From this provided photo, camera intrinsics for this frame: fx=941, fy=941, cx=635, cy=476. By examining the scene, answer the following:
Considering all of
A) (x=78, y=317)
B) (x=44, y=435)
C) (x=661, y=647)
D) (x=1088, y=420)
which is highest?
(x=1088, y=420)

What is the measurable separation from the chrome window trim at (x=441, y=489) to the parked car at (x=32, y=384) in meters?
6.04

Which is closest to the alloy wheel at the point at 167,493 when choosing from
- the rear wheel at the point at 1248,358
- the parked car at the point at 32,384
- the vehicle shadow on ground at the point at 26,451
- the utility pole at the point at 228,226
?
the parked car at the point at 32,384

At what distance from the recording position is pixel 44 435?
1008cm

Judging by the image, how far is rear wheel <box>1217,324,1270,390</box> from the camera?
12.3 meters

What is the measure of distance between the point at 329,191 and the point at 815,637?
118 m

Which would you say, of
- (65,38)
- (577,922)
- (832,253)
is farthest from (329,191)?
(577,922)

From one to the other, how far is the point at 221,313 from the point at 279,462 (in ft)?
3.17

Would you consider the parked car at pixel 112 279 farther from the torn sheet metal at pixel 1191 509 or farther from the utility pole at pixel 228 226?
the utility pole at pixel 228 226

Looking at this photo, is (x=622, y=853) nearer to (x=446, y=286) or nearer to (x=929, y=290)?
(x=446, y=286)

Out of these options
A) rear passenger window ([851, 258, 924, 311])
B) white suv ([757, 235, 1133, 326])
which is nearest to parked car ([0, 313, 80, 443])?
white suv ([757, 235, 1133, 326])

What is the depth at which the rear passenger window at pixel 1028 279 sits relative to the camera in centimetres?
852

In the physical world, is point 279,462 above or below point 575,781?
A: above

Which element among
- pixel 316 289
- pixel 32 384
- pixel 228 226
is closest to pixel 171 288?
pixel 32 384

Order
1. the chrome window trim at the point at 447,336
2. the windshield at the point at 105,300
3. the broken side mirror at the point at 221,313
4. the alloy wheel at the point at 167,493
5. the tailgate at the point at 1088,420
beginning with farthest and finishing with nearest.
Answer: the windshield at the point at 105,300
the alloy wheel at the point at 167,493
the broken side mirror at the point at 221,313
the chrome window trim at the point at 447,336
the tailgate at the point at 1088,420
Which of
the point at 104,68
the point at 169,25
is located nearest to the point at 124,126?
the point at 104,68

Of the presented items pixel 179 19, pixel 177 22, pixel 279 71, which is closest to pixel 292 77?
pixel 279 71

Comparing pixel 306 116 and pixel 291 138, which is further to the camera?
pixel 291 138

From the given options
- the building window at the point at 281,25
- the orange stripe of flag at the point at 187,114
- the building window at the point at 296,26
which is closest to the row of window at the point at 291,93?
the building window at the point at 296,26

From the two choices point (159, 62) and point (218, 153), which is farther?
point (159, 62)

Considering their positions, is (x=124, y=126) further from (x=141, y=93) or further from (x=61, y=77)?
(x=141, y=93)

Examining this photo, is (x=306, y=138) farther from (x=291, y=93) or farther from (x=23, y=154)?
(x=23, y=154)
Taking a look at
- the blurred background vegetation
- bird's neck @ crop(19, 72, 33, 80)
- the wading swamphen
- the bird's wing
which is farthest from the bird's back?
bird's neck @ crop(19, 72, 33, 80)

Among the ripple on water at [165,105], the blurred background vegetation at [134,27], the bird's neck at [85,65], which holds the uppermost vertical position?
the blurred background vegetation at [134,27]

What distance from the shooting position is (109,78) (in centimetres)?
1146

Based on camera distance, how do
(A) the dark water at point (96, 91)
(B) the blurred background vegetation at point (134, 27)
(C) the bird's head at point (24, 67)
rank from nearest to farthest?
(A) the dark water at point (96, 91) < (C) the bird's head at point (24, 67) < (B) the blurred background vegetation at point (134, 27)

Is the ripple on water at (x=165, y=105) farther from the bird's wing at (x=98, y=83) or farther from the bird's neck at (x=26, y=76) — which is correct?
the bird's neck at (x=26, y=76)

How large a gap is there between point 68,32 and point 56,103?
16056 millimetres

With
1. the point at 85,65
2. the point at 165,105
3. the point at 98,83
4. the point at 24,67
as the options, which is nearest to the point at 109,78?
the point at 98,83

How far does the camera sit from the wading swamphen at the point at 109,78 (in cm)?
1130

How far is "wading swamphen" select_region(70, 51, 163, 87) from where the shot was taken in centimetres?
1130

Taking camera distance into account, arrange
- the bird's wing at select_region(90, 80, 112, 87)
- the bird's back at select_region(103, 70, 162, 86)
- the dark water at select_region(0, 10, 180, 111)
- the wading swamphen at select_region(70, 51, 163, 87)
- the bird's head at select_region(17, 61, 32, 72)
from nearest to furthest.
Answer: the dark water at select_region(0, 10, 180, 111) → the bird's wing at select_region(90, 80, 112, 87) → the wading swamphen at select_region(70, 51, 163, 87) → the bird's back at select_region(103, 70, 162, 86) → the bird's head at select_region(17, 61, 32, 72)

════════

Turn the material above into a JSON array of strings, with one string for each line and blank lines omitted.

[
  "From this provided photo, camera intrinsics for this frame: fx=941, fy=941, cx=635, cy=476. By examining the scene, answer the following:",
  "Considering all of",
  "A) (x=78, y=317)",
  "B) (x=44, y=435)",
  "C) (x=661, y=647)",
  "D) (x=1088, y=420)",
  "which is highest?",
  "(x=1088, y=420)",
  "What is the measurable separation from the chrome window trim at (x=441, y=489) to the parked car at (x=32, y=384) in meters?",
  "6.04",
  "Which is closest to the alloy wheel at the point at 167,493 when choosing from",
  "- the rear wheel at the point at 1248,358",
  "- the parked car at the point at 32,384",
  "- the vehicle shadow on ground at the point at 26,451",
  "- the utility pole at the point at 228,226",
  "?",
  "the parked car at the point at 32,384",
  "At what distance from the recording position is pixel 44 435?",
  "1008cm",
  "Judging by the image, how far is rear wheel <box>1217,324,1270,390</box> from the camera?",
  "12.3 meters",
  "What is the measure of distance between the point at 329,191 and the point at 815,637?",
  "118 m",
  "Which would you say, of",
  "- (65,38)",
  "- (577,922)",
  "- (832,253)",
  "is farthest from (329,191)?",
  "(577,922)",
  "From one to the other, how far is the point at 221,313 from the point at 279,462 (in ft)?",
  "3.17",
  "Would you consider the parked car at pixel 112 279 farther from the torn sheet metal at pixel 1191 509 or farther from the utility pole at pixel 228 226?",
  "the utility pole at pixel 228 226",
  "Looking at this photo, is (x=622, y=853) nearer to (x=446, y=286) or nearer to (x=929, y=290)?",
  "(x=446, y=286)",
  "Out of these options",
  "A) rear passenger window ([851, 258, 924, 311])",
  "B) white suv ([757, 235, 1133, 326])",
  "which is nearest to parked car ([0, 313, 80, 443])?",
  "white suv ([757, 235, 1133, 326])",
  "What is the depth at which the rear passenger window at pixel 1028 279 sits relative to the camera in centimetres?",
  "852",
  "In the physical world, is point 279,462 above or below point 575,781?",
  "A: above",
  "Which element among",
  "- pixel 316 289",
  "- pixel 32 384",
  "- pixel 228 226",
  "is closest to pixel 171 288?",
  "pixel 32 384",
  "Order",
  "1. the chrome window trim at the point at 447,336",
  "2. the windshield at the point at 105,300",
  "3. the broken side mirror at the point at 221,313",
  "4. the alloy wheel at the point at 167,493",
  "5. the tailgate at the point at 1088,420",
  "beginning with farthest and finishing with nearest.",
  "Answer: the windshield at the point at 105,300",
  "the alloy wheel at the point at 167,493",
  "the broken side mirror at the point at 221,313",
  "the chrome window trim at the point at 447,336",
  "the tailgate at the point at 1088,420",
  "Which of",
  "the point at 104,68",
  "the point at 169,25",
  "is located nearest to the point at 124,126?",
  "the point at 104,68",
  "Of the presented items pixel 179 19, pixel 177 22, pixel 279 71, which is closest to pixel 292 77?",
  "pixel 279 71",
  "Comparing pixel 306 116 and pixel 291 138, which is further to the camera?",
  "pixel 291 138",
  "From the given options",
  "- the building window at the point at 281,25",
  "- the orange stripe of flag at the point at 187,114",
  "- the building window at the point at 296,26",
  "which is closest to the row of window at the point at 291,93?",
  "the building window at the point at 296,26",
  "From the two choices point (159, 62) and point (218, 153), which is farther?",
  "point (159, 62)",
  "Considering their positions, is (x=124, y=126) further from (x=141, y=93) or further from (x=61, y=77)?",
  "(x=141, y=93)",
  "Examining this photo, is (x=306, y=138) farther from (x=291, y=93) or farther from (x=23, y=154)?",
  "(x=23, y=154)",
  "Taking a look at",
  "- the blurred background vegetation",
  "- bird's neck @ crop(19, 72, 33, 80)",
  "- the wading swamphen",
  "- the bird's wing",
  "which is farthest from the bird's back?",
  "bird's neck @ crop(19, 72, 33, 80)",
  "Among the ripple on water at [165,105], the blurred background vegetation at [134,27], the bird's neck at [85,65], which holds the uppermost vertical position?",
  "the blurred background vegetation at [134,27]",
  "What distance from the shooting position is (109,78) (in centimetres)?",
  "1146",
  "Based on camera distance, how do",
  "(A) the dark water at point (96, 91)",
  "(B) the blurred background vegetation at point (134, 27)",
  "(C) the bird's head at point (24, 67)",
  "rank from nearest to farthest?",
  "(A) the dark water at point (96, 91) < (C) the bird's head at point (24, 67) < (B) the blurred background vegetation at point (134, 27)",
  "Is the ripple on water at (x=165, y=105) farther from the bird's wing at (x=98, y=83) or farther from the bird's neck at (x=26, y=76) — which is correct?",
  "the bird's neck at (x=26, y=76)",
  "How large a gap is there between point 68,32 and point 56,103?",
  "16056 millimetres",
  "With",
  "1. the point at 85,65",
  "2. the point at 165,105",
  "3. the point at 98,83",
  "4. the point at 24,67",
  "as the options, which is nearest to the point at 109,78?",
  "the point at 98,83",
  "How far does the camera sit from the wading swamphen at the point at 109,78 (in cm)?",
  "1130",
  "How far is \"wading swamphen\" select_region(70, 51, 163, 87) from where the shot was taken in centimetres?",
  "1130",
  "Taking camera distance into account, arrange",
  "- the bird's wing at select_region(90, 80, 112, 87)",
  "- the bird's back at select_region(103, 70, 162, 86)",
  "- the dark water at select_region(0, 10, 180, 111)",
  "- the wading swamphen at select_region(70, 51, 163, 87)",
  "- the bird's head at select_region(17, 61, 32, 72)",
  "from nearest to furthest.",
  "Answer: the dark water at select_region(0, 10, 180, 111) → the bird's wing at select_region(90, 80, 112, 87) → the wading swamphen at select_region(70, 51, 163, 87) → the bird's back at select_region(103, 70, 162, 86) → the bird's head at select_region(17, 61, 32, 72)"
]